The UK is to spend an extra £60m to £70m a year on space technology, by upping its commitment to the European Space Agency (ESA). The Chancellor George Osborne announced today that Britain was willing to commit an average of £240m a year for the next five years to ESA, mainly in capital. The country currently gives the agency an …
A fine move
....from the same people who a week ago were promising to stand up to substantial increases in European Union budgets.
A 38% increase in the budget for ESA is obviously a bargain as austerity starts to bite here at home, and think what we're going to get for this money: The Galileo sat nav system, because, well, because.

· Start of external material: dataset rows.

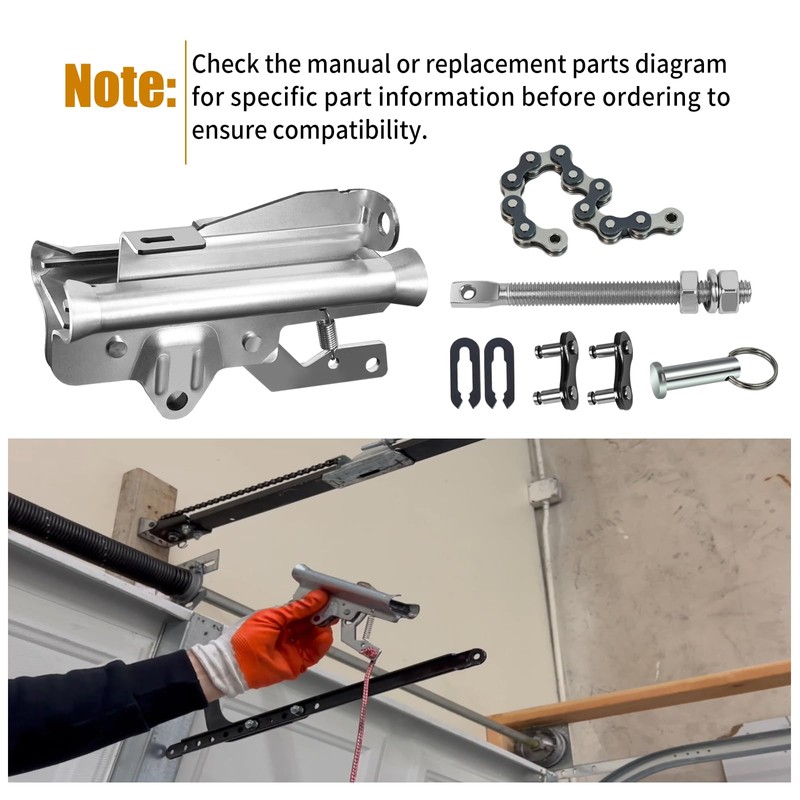 Note: Check the manual or replacement parts diagram for specific part information before ordering to ensure compatibility.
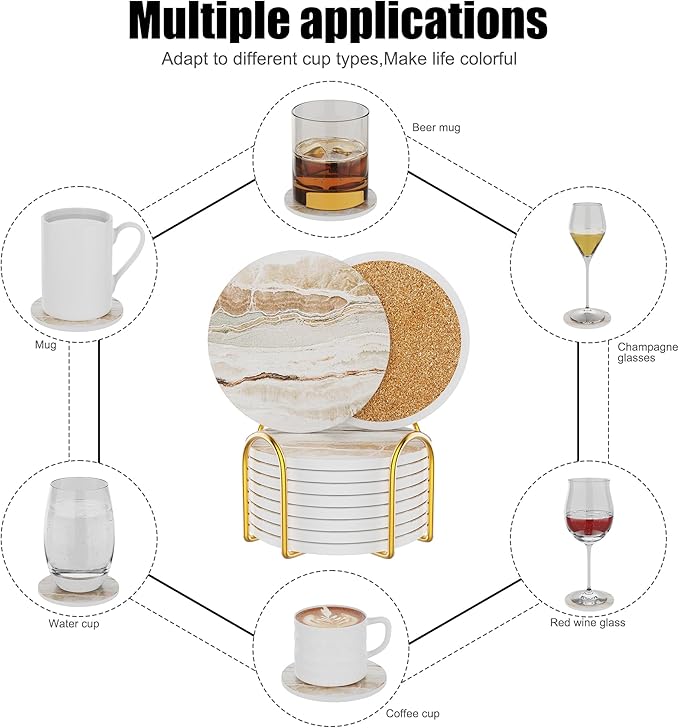 Multiple applications

Adapt to different cup types,Make life colorful

Beer mug

Mug

Champagne glasses

Water cup

Red wine glass

Coffee cup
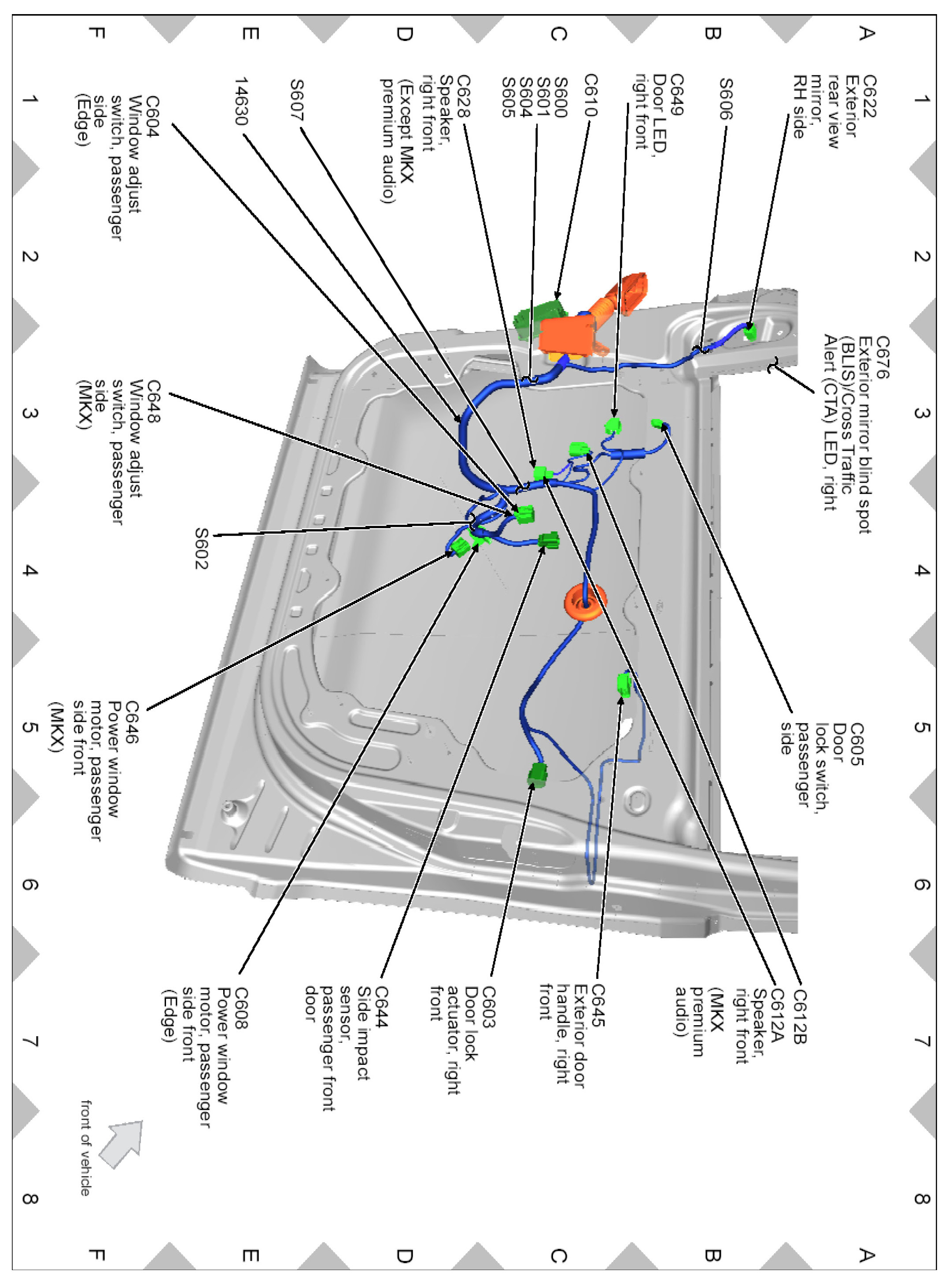 A B C D E F

1 2 3 4 5 6 7 8

C622 Exterior rear view mirror, RH side

S606

C649 Door LED, right front

C610

S600 S601 S604 S605

C628 Speaker, right front (Except MKX premium audio)

S607

14630

C604 Window adjust switch, passenger side (Edge)

C676 Exterior mirror blind spot (BLIS)/Cross Traffic Alert (CTA) LED, right

C648 Window adjust switch, passenger side (MKX)

S602

C605 Door lock switch, passenger side

C646 Power window motor, passenger side front (MKX)

C612B

C612A Speaker, right front (MKX premium audio)

C645 Exterior door handle, right front

C603 Door lock actuator, right front

C644 Side impact sensor, passenger front door

C608 Power window motor, passenger side front (Edge)

front of vehicle

1 2 3 4 5 6 7 8

A B C D E F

Any support for the ideqa of starting an e-petition on the No10 web site, asking for the public strangulation of Cameron and Osbourne?
ESA is not EU
Galileo is an EU project, not an ESA project. ESA is not the "Space Arm" of the EU. The two organisations are unrelated but collaborate on certain projects.
Even after the increase, £240 million a year is peanuts, considering the total size of the UK's annual budget (£682 billion for 2012).
Re: ESA is not EU
Correct. It will also flow back via the "geographical return" redistribution which consists in dishing out contracts to member states in proportion to their pay-in (frankly an economically bizarre idea)
Still, what's it with politicians wanting to command that future technology come to their neighborhood, when they are quite incapable of even comprehending major economic upheavals?
Hold on, the ghost Freddy Hayek is at the door...
It's a start
Clearly the Sky TV thing is daft and misleading, but even so, I can think of worse things to spend money on than investing in space tech. Choose sectors we can be good at, and stuff them with money. Then we might just be able to compete.
Re: It's a start Oh no it's not!
"Choose sectors we can be good at, and stuff them with money. Then we might just be able to compete."
Yeah. The government picking the winners and backing them. A long history of success in that idea. Remember Harold Wilson's "white heat of technology"? BAe was one of the end results of the government backing winning sectors like aerospace. And as a result we can't even built entire aircraft ourselves, unlike (say) Sweden, France, Germany etc. Or nuclear power - a glorious and long history of vast state investment, subsidies and support, but our next generation of reactors will be designed in Japan or the US.
Government have already decided that "green" tech is a place for us to be future winners, and they've stuffed that with subsidies, but have a look at who makes the stuff, and where they make it. Again, we're not in the running.
Something's wrong, badly wrong, but expecting government to sort it out by choosing winners and investing in them is madness.
Re: It's a start
There are sectors we're good at (and I don't just mean being the world capital of dodgy finance). Did government back ARM, Imagination, CSR, etc? Or did those companies rise on their own merits?
In terms of space, ESA may have its issues with bureaucracy (who doesn't?) but it does good work. It is one of woefully few institutions to employ scientists on decent pay, which'll be good for someone and might even help nudge one or two bright youngsters to go into science in preference to law or finance. When I worked at ESA (in a contract role, not an employee) in the 1990s, it was common knowledge that the number of Good Jobs going to Brits would be vanishingly small, and we'd be the dogsbodies.
Maybe it would be a good idea if the government gave a fair proportion to the Skylon space plane project first.
For the British Space Industry to be mythical it would have not not exist, it does and is alive and well, just not high profile. We build Satellites, components and payloads.
reap what you sow
I worked on the software for Ariane 4 in Surrey back in the late 80's. I'd left by the time Ariane 5 was announced but the contract for the flight software couldn't go to a UK company as we weren't contributing enough as Maggie didn't think it was worthwhile.
So while I generally hate the Conservatives (and their pet poodle) this gets my support even if it is an order of magnitude too small.
far too small
Of the EU countries which invest in space, Britain's chunk is the smallest, by a margin far larger than this increase. As a result the UK has been suffering a brain drain for years.
Things like SSTL don't count. That's a commercial venture - but paradoxically if the UK doesn't increase its investments, SSTL gets to lose out due to the EU rules about spending money in proportion to where it's paid in.
Astrium and EADS
I suggest you look at those 'mythical' companies.
Then explain your agenda.
Oh, and then look at the 'mythical' satellites I have seen in places like Portsmouth.
Clearly this 60-70M£ would be better spent funding playmobil space projects which have been proved to be by far the most cost-effective form of space research. We all remember the massive success of PARIS, duplicated now several times by lesser beings. And LOHAN.
More funding for Playmobil research.